居場所のある命

 落っこちてしまって、まっくらやみ。

 幽霊って、人並み重力あるんだ。思って葦ノののんきだった。

 それから、ともかく逃げろってことか。と幽冷亭こと推測した。

 禁止の金網抜け、なお塔から離れていく。

 離れ、幽霊くせ夜目のききだし、ちょっとふり返る。

 螺旋階段ところ鉈の手すりぶつかったか。

 鉄互いぶつかる火花カンと甲高く光った。

 そこでふたつ人影、ころげ落ちるよう争っている。

 助けもどろう魔のさして振り払うよう走る。

「信じるだけほど悔しいものもないなぁ」

 助けの代わり愚痴るだけ苦笑い。

 ところどころあった灯りも眠っていく。

 街たら夜へ同化し、まだ残ったすくない常夜灯でかろうじて消息つないでいる。

 宛所なく闇うち走って、いつまで走っていいか疑う頃合い。

 足のとめた。

 あかり点々とした四辻で、真上のあかり蛾からとりつかれている。

「よく考えれば、暗いんだから追ってこれやしない」

 ふぅっと大きな影の過る。

 すばやく反射でそちら首まわす。

 きっと蛾の陰だろう。

 そうおちつく。

「葦ノさんよぉ、幽霊って物理じゃないんだよねぇ」

 紛れもない女咲の声がふってくる。

 降ってきたほう民家の屋根の角で、もうなにもない。

 嬉しく興奮した声だけどこやかし響く。

「私の亡霊なら百とくだらず斬った」

 すばっしこく気配うごめく。

「そうするうち、わかるようなったんだ」

 見てももういない。

「霊の臭いってやつ」

 あと追いにも探しながら、なけなし気丈になる。

「私ってそんな臭い?」

「血なんてでないも、私の鼻にゃあべっとりしてる。あんたの背中の血」

「こんかい不意打ちしないんだね」

「弱さへ合わせる主義でね」

「どうも親切に」

 さらに親切で脅しもこれくらい止してやろう。そう響いたあと、ひとつの道から女咲姿。

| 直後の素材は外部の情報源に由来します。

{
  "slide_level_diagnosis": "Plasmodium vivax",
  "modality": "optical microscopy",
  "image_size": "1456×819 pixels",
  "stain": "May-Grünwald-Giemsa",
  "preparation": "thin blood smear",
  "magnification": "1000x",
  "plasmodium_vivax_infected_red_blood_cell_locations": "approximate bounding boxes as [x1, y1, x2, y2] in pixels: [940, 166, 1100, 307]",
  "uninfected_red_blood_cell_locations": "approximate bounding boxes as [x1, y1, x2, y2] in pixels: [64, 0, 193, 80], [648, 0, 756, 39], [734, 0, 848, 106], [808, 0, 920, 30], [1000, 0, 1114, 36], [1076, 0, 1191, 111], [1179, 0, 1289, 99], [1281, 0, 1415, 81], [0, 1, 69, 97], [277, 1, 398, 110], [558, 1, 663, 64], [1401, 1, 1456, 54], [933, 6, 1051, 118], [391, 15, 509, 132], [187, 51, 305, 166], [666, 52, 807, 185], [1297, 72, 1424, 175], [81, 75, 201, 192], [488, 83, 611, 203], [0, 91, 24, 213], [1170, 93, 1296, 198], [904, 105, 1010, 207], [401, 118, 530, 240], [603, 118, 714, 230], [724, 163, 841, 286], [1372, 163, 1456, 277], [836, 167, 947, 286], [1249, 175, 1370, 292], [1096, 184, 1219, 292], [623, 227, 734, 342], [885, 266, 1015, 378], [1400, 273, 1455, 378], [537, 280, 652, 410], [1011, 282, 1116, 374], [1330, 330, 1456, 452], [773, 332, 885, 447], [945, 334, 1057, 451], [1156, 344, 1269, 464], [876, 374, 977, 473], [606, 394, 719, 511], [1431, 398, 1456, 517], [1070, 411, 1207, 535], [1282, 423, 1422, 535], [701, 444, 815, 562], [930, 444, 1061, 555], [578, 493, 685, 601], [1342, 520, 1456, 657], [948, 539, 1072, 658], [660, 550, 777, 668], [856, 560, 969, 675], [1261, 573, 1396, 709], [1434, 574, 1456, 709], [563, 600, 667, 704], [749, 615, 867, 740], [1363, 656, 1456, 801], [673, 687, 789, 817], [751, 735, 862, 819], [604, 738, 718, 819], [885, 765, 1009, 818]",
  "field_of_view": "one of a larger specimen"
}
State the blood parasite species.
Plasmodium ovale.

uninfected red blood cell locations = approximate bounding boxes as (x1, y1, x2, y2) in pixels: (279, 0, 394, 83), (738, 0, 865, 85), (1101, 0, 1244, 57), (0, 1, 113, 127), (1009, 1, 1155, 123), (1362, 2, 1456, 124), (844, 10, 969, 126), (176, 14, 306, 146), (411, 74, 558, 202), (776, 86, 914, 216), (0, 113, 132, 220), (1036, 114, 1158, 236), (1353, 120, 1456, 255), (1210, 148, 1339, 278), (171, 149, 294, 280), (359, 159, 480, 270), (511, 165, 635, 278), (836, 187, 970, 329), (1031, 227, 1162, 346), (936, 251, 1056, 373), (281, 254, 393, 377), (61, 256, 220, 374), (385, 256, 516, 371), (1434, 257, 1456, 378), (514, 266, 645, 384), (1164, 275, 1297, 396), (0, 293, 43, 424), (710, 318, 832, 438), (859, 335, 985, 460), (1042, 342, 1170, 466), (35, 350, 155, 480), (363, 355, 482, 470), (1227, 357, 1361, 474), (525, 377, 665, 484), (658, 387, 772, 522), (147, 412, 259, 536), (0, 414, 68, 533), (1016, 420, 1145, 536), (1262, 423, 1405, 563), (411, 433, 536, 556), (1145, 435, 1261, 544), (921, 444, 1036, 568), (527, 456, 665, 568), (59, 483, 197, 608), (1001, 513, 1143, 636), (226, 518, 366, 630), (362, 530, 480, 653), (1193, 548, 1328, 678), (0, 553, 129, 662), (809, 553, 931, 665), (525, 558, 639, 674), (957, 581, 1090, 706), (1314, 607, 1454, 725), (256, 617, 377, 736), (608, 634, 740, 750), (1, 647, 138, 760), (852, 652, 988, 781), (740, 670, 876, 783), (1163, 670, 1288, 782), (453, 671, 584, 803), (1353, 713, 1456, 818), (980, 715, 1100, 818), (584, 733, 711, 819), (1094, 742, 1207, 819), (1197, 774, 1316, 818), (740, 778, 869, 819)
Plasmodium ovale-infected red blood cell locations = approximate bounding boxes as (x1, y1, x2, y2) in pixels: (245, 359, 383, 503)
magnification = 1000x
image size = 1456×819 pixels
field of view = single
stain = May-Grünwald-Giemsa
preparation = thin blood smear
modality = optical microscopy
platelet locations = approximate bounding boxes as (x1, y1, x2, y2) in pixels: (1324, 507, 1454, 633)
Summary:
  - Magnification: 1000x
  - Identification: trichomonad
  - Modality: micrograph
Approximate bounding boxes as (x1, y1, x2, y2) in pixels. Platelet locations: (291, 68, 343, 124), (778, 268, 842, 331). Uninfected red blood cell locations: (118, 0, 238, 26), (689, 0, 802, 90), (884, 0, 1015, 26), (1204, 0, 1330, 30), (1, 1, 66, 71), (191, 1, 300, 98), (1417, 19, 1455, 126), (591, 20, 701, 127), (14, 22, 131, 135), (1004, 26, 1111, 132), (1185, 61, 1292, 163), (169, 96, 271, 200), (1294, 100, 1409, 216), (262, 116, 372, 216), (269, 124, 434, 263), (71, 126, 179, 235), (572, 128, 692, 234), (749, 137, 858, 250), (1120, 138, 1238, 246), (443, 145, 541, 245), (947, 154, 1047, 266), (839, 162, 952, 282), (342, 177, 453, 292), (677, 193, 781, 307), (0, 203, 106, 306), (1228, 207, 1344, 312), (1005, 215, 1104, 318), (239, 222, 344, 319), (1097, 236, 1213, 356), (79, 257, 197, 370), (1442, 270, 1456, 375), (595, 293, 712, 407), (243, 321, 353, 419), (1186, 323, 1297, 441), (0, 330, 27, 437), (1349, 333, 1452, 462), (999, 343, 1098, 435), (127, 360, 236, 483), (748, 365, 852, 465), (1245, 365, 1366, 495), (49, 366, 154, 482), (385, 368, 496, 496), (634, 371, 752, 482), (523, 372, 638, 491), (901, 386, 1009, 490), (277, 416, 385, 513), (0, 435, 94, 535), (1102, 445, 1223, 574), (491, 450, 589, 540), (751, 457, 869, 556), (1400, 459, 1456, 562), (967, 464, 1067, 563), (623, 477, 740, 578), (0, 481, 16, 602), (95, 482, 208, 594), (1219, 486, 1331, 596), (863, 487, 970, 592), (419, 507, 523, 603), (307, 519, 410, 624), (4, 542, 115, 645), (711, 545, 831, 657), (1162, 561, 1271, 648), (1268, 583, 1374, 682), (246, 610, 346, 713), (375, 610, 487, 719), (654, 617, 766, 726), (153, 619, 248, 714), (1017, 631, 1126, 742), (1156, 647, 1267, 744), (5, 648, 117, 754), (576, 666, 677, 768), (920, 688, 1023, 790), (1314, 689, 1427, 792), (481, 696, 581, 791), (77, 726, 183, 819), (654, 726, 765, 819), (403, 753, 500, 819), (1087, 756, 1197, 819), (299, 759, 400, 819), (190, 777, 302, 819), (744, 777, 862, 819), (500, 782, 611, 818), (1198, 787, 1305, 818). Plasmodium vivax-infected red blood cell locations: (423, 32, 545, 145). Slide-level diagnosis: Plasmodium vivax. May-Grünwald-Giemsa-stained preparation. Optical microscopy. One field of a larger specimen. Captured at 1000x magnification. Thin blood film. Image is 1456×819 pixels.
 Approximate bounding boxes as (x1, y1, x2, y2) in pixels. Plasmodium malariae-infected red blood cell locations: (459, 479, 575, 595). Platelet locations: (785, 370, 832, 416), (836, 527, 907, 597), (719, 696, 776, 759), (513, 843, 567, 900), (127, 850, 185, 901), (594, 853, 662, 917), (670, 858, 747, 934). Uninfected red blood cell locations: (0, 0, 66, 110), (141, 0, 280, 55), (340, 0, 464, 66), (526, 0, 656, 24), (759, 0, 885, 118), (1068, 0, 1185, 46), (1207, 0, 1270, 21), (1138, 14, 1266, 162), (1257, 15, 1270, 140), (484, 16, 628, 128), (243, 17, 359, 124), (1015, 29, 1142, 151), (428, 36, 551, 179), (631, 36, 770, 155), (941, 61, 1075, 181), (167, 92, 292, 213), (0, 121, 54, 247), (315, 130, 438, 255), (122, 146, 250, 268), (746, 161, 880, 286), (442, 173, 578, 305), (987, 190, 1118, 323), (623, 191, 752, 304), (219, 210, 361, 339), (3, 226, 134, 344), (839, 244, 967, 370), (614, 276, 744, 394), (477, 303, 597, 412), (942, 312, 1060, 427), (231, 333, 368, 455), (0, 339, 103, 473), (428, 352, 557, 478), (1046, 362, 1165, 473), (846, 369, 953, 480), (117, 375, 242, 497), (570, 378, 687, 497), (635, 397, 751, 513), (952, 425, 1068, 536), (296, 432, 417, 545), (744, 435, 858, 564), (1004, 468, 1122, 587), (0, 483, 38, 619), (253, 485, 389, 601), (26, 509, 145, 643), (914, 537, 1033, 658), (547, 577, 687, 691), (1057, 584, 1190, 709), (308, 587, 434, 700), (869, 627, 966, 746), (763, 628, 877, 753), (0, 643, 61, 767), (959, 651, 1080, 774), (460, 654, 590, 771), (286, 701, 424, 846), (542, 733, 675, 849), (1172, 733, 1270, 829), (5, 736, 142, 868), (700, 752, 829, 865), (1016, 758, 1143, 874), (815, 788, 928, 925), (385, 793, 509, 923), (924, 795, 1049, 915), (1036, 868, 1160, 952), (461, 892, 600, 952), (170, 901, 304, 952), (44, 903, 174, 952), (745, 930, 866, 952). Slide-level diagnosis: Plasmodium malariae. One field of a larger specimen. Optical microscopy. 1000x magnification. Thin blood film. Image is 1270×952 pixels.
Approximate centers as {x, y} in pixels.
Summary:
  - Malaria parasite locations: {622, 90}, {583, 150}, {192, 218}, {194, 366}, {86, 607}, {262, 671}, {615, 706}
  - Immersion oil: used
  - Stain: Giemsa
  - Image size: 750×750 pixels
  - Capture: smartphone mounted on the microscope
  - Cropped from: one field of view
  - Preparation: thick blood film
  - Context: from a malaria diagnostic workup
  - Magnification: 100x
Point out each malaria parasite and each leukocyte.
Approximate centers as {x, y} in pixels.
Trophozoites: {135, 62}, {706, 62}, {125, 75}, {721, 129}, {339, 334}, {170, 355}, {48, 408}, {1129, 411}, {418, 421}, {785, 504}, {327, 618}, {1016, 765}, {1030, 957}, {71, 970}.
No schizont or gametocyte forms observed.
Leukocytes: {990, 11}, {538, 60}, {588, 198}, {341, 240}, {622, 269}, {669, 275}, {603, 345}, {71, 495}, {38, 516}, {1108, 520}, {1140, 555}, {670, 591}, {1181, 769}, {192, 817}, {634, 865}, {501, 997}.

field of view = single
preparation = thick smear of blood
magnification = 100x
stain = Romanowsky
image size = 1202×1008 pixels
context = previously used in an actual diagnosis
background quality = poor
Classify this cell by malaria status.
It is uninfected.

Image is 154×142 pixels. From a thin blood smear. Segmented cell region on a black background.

「しかし見捨てたといえ幽冷亭ついて気にならんのなぁ」

 あかりへ照らされ鉈の肩かつぎ、斬る快楽のぞかせる白い歯だった。

「その鉈、錆びてるだけで変に汚れていないじゃない」

「いま知ったことだ」

「それとまったくの幽霊なったって、あの人きっと私の救う」

「思いたきゃ思っとけ。亡くなったやつの思いなぞ届かねぇ」

「ここまで追っかけてきたあなたへも、なんも届いてない?」

「ああいや、こういう。生きたいという幽霊こそ生者への冒涜だろうよ」

 また刃の向けられ、葦ノつぎ駆けだされるよう備える。

「ぶざまあがき飢えくるしむこそ生きる人へとあたえられる祝福だ」

「で、あなたも飢えくるしんでいるの?」

「私の生きている感触ほしいだけ、腹の減るに同じく。命の使わなければ痩せるだけだ」

「それなら私の亡くなってみて、わかったよ」

「人生なんら解決しずおわる」

 気づくの遅かったな、と女咲いい終わらぬうち瞬くま踏みこんできて鉈の腹裂くつもり。

 おもっていた素早さの数段うえであった。